By revenue growth (latest reported year), Air T, Inc.
(AIRT) is pulling ahead at 1. 7% versus -6. 1% for Hub Group, Inc. (HUBG). On earnings-per-share growth, the picture is similar: Air T, Inc. grew EPS 7. 9% year-over-year, compared to -35. 1% for Hub Group, Inc.. Over a 3-year CAGR, AIRT leads at 18. 1% annualised revenue growth. Higher growth typically commands a higher valuation multiple — check whether the premium P/E or P/S is justified by the growth rate using the PEG ratio.
05Which has better profit margins — AIRT or HUBG?
Hub Group, Inc.
(HUBG) is the more profitable company, earning 2. 6% net margin versus -2. 1% for Air T, Inc. — meaning it keeps 2. 6% of every revenue dollar as bottom-line profit.
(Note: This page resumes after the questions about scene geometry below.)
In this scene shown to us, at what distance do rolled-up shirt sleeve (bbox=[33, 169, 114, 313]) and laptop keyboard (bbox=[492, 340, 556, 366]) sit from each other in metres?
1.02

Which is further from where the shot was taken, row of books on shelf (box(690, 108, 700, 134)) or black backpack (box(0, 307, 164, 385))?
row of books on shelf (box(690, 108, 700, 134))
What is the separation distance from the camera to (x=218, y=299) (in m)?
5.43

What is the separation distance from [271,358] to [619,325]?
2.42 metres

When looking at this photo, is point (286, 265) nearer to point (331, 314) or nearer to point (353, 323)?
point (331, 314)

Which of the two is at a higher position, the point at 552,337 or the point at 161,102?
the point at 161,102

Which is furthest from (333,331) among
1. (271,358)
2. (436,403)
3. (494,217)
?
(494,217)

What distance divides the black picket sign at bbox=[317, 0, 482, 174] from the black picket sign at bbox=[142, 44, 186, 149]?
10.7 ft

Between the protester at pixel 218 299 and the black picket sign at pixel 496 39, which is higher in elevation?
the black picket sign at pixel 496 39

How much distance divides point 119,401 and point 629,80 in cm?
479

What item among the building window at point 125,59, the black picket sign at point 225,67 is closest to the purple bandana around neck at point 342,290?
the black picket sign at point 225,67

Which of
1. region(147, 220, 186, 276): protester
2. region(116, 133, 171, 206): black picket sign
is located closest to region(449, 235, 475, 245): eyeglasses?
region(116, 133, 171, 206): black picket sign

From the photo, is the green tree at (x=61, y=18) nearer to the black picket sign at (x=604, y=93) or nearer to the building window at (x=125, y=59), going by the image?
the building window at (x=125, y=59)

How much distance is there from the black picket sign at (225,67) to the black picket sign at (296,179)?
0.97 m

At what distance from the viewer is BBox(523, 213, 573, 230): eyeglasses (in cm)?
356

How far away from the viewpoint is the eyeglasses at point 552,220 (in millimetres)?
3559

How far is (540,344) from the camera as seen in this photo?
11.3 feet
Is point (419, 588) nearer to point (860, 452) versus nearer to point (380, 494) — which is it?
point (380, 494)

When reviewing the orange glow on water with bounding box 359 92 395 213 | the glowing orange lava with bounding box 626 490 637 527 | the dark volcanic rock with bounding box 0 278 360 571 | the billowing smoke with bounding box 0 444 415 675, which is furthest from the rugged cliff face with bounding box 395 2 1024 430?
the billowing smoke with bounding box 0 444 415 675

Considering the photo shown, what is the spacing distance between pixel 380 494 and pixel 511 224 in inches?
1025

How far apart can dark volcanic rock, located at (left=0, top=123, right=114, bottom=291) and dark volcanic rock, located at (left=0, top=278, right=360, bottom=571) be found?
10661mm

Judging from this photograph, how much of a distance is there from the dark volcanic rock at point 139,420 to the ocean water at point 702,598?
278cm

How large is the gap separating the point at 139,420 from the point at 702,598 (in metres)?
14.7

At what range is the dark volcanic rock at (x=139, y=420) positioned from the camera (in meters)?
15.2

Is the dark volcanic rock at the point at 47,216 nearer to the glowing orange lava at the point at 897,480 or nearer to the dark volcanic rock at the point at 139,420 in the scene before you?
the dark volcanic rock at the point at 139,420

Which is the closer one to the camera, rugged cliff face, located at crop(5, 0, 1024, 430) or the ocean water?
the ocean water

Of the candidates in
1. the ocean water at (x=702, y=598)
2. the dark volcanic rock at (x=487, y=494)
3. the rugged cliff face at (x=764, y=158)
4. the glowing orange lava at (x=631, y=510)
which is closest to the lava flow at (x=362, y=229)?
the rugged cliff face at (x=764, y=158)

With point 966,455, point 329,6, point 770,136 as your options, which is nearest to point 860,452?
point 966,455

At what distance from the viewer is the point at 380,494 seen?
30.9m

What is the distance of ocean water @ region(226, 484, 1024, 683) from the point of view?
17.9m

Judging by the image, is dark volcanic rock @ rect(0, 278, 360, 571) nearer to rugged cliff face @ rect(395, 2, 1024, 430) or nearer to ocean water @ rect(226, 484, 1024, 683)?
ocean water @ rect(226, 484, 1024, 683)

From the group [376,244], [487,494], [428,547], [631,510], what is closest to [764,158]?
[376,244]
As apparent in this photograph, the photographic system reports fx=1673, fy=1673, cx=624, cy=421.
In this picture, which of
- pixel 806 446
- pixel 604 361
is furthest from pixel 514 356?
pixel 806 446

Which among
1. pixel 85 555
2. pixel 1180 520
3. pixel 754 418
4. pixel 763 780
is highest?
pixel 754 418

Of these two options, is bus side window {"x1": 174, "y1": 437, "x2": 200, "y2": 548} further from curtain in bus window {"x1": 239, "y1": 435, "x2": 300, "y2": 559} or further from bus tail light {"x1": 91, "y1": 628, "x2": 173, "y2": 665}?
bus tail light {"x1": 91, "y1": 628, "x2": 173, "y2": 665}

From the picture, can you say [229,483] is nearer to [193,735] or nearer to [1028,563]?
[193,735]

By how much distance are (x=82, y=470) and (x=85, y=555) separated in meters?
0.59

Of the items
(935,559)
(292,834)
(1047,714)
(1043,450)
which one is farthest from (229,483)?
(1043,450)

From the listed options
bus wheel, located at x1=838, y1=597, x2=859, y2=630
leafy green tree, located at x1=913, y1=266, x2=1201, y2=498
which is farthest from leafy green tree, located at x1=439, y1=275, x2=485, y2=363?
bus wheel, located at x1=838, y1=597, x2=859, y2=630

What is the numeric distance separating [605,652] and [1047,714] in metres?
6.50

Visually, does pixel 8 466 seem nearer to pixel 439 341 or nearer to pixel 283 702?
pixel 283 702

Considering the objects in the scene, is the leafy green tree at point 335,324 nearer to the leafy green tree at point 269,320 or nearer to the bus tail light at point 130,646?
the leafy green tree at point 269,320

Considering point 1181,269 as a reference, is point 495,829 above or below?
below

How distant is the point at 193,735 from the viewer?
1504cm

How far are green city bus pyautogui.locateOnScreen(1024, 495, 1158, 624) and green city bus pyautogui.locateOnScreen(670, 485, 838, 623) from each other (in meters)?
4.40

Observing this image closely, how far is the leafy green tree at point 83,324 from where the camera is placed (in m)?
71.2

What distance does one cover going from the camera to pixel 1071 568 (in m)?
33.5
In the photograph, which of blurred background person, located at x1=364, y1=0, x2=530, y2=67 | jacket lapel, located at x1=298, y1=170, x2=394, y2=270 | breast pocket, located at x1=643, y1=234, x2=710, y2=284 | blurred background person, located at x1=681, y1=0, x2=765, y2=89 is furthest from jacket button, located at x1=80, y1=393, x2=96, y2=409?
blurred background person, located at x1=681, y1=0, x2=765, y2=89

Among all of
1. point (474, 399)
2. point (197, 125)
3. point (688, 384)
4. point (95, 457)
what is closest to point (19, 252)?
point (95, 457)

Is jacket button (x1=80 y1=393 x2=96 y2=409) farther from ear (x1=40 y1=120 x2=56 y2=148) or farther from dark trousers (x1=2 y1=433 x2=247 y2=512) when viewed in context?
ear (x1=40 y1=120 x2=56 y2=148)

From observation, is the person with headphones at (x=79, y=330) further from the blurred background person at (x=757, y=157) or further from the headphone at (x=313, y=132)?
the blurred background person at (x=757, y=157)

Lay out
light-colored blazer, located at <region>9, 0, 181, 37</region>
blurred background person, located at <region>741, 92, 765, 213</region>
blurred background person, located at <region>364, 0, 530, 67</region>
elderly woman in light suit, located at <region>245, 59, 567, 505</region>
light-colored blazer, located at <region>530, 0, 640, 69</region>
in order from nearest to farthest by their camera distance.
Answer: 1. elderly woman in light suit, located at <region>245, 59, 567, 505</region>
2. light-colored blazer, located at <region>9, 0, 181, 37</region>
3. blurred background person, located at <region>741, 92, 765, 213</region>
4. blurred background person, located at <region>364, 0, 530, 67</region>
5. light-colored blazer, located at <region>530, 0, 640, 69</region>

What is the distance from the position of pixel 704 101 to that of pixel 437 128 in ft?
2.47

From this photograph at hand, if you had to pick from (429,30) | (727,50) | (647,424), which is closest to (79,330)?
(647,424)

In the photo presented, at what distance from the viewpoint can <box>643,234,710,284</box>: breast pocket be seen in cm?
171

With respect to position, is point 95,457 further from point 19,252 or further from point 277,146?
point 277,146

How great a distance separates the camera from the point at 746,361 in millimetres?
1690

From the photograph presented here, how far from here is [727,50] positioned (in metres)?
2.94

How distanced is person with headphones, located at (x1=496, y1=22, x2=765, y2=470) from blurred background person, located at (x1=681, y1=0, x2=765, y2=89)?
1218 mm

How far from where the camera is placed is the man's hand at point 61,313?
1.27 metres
Operating margin tells a similar story: HUBG leads at 3. 6% versus 0. 7% for AIRT. At the gross margin level — before operating expenses — HUBG leads at 85. 4%, reflecting greater pricing power or product mix advantage. Stronger margins indicate durable pricing power, lower cost of revenue, or higher mix of software/services. They are one of the clearest signs of business quality.
06Which pays a better dividend — AIRT or HUBG?
In this comparison, HUBG (1.
2% yield) pays a dividend. AIRT does not pay a meaningful dividend and should not be held primarily for income.
07Is AIRT or HUBG better for a retirement portfolio?
For long-horizon retirement investors, Air T, Inc.
(AIRT) is the stronger choice — it scores higher on the combination of lower volatility, dividend reliability, and long-term compounding (low volatility (β 0. 05)). Both have compounded well over 10 years (AIRT: +32. 1%, HUBG: +122. 3%), confirming both are viable long-term holds — but the lower-volatility option typically results in less emotional selling during corrections. Retirement portfolios generally favour predictability over maximum returns. Consult a financial advisor before making allocation decisions.
08What are the main differences between AIRT and HUBG?
Both stocks operate in the Industrials sector, making this a peer-level intra-sector comparison — the same macro tailwinds and headwinds will affect both.
HUBG pays a dividend while AIRT does not, making them suitable for different income and tax situations. These fundamental differences mean investors should not choose between them on a single metric — the "better stock" depends entirely on which of these characteristics aligns with your investment strategy.